During the KTP, Associate Thomas Harrison worked alongside Professor Edward Keedwell and Dr Fabrizio Costa from the University of Exeter's Computer Science department to innovate a traditional legal process by injecting AI and data expertise. The resulting system is sector-leading and has been described by the Solicitors Regulation Authority's Technology Lead as the first end-to-end consumer-facing solution they have seen.

"The path I have been on, taking an idea from a simple desire for change to a commercial reality, may never have got past the idea phase without our KTP."

Ben Darby, Managing Partner at Darby & Darby

For Darby & Darby, this has increased the scale of the support they can offer by allowing them to help more clients and also by working with clients remotely who would otherwise be unable to travel to one of the firm's Devon offices. 
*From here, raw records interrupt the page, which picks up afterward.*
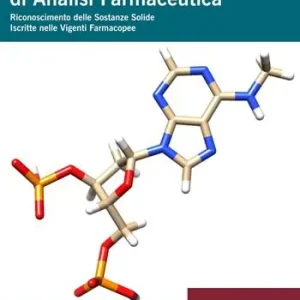 Compendio teorico-pratico di analisi farmaceutica. Riconoscimento delle sostanze solide iscritte nelle vigenti farmacopee Soddisfatti O Rimborsati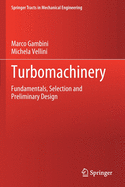 Turbomachinery: Fundamentals, Selection and Preliminary Design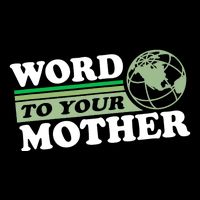 Word To Your Mother Earth Retro Save Planet Everyday Green Sustainable Bucket Hat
Ben Darby, Managing Partner at Darby & Darby, said, "I contacted the University of Exeter after learning about KTPs at an IT conference. My initial contact with the KTP team at the University swiftly developed into engaging with academic partners, which grew into a partnership with the Computer Sciences department.  Working collaboratively and drawing on the University's experience in grant applications, we scoped and formulated a project plan. One successful funding application later, we successfully recruited our associate, and work began."

Darby & Darby are continuing to develop the software as a stand-alone service offering:  "Looking back now, four years on from my initial enquiry, I have gone on to secure further government funding to commercialise the output of our KTP alongside private investment.  We are on the verge of launching our first digital legal services solution into the market. The path I have been on, taking an idea from a simple desire for change to a commercial reality, may never have got past the idea phase without our KTP."